The beauty of using the TAT is that you keep your eye on the picture and its changing appearance, rather than continually switch back and forth to the right hand side sliders, guessing which slider to drag. So your concentration is entirely on image and how different conversion settings might bring the most out of contrasts between certain colours in the picture, or lessen them. So here some treatments reveal the airplanes' interesting paintwork while or others subdue the sky and make the aircraft more obvious.

But for B&W work, use TAT with the B&W adjustment and not the Saturation+Luminance sliders. While the results will be the same, with B&W you're dragging fewer sliders around, you can easily / temporarily switch back to colour with V, and find B&W images more easily in Library (Treatment is B&W). The Saturation+Luminance method was only a workaround for a v1.0 bug affecting noise, but don't mistake a surprising method for a hidden gem


----------



## JDGriff (Jan 9, 2016)

I took up photography as a retirement hobby and started using Lightroom with version 4 in 2012. My scores at 2 camera clubs were much higher for color images than monochrome. 

Before the September 2014- May 2015 club year, I concentrated on improving my monochrome scores and using the TAT with the Luminance after desaturating all 8 color channels proved to be a useful learning tool for me.

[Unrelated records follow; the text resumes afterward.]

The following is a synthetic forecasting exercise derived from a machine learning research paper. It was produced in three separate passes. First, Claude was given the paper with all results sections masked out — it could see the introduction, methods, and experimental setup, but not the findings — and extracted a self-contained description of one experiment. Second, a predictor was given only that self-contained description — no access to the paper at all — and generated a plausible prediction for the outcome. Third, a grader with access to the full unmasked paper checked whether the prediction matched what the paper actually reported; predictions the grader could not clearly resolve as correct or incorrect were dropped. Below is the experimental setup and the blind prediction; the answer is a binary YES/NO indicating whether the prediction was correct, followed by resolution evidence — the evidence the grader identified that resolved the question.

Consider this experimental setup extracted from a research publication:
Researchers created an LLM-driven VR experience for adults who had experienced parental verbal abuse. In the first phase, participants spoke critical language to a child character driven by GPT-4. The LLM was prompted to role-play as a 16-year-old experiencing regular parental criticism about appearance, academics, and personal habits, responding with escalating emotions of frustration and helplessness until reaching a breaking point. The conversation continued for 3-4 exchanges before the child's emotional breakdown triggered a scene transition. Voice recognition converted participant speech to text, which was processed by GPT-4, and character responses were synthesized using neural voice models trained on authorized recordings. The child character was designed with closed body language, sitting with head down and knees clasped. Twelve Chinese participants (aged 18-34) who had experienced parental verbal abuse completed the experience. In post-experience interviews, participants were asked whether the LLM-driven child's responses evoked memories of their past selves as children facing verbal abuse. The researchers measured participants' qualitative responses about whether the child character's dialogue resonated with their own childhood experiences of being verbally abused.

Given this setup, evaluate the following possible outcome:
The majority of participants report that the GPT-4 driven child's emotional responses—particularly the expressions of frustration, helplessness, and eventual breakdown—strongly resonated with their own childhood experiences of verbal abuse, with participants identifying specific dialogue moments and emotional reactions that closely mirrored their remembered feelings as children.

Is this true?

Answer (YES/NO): YES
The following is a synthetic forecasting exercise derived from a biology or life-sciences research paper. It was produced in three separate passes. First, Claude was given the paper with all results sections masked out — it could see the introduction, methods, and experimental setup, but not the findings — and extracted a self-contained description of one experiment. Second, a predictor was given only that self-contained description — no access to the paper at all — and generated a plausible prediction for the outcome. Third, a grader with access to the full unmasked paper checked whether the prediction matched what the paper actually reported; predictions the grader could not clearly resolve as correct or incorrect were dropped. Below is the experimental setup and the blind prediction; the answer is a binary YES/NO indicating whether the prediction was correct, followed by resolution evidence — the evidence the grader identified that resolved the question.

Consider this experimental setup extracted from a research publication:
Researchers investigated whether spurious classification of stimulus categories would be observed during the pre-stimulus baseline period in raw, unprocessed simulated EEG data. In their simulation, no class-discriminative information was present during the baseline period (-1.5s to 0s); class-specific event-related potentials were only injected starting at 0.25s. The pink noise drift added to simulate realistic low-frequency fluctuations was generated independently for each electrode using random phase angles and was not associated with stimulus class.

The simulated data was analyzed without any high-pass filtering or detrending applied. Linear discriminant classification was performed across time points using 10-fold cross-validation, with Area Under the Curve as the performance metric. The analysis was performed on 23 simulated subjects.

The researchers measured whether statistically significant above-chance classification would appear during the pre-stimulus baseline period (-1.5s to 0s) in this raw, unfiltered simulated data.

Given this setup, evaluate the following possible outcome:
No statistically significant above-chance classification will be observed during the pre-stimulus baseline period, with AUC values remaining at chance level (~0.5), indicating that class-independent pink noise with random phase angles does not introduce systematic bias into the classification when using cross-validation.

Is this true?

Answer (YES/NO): YES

My basic method now is to select a good RAW capture, make a virtual copy, then lens correction, straightening if needed, cropping, back to the basic panel for white balance, setting the white and black points, possibly contrast and vibrance, then to the HSL section to desaturate and use the TAT to adjust luminance.

If I think areas need it, I do selective adjustments, then export it as a PSD file to Photoshop for resizing, final sharpening if needed, then a border and save as JPG for projected image competition.


For the Sept 2014 - May 2015 club year, my monochrome projected image scores were much better than my color ones, and in the club which has a separate monochrome digital image category, every one of my entries earned an honor award and at the end of the club year I was promoted 2 skill levels, from beginner, bypassing intermediate, and going to advanced level. This current club year, I'm keeping up the pace in monochrome scores so far.


----------



## Rob_Cullen (Jan 9, 2016)

Correct me if I am wrong! John "Beardy"- 
Setting all Saturation sliders "-100" and moving one slider back to "0", is one way to create "Spot Color" on a mono image?
Or you could just Brush on "-100" saturation!


----------



## wirrah (Jan 10, 2016)

I-See-Light - Off topic but nice shot of the Roulettes - they make a spectacular fly by.


----------



## Hal P Anderson (Jan 12, 2016)

Rather than holding the cursor over a slider to be able to use the up/down arrows, which is kind of fiddly, you can position the cursor in the appropriate part of the histogram--a much bigger target. For that matter, instead of trying to grab the tiny handle on the slider, you can scrub in the histogram itself. An option for every taste.


----------



## reidthaler (Jan 27, 2016)

Great thread!  Is there one for a Lightroom wish list?

I have to say one of the hidden gems is the Import preset.  I teach light room and feel that the import preset is the cornerstone of an organized image collection. I’m surprised how many other teachers and tutorials don’t mention the importance of creating and using an import preset. Once you get it set up, you don’t even have to look at the import dialog box, you can just click the up arrow in the lower left corner and collapse it. Just put your card in, make sure your preset is selected, and hit import.

It can also be used to organize a previous mess. Just put your images in one folder, change copy to move and organize your images by year and month.

I spend more time doing photo forensics with individual clients helping to figure out where their images are and getting them organized. The import preset can tidy up a big mess.


----------



## Victoria Bampton (Jan 30, 2016)

reidthaler said:


> Great thread!  Is there one for a Lightroom wish list?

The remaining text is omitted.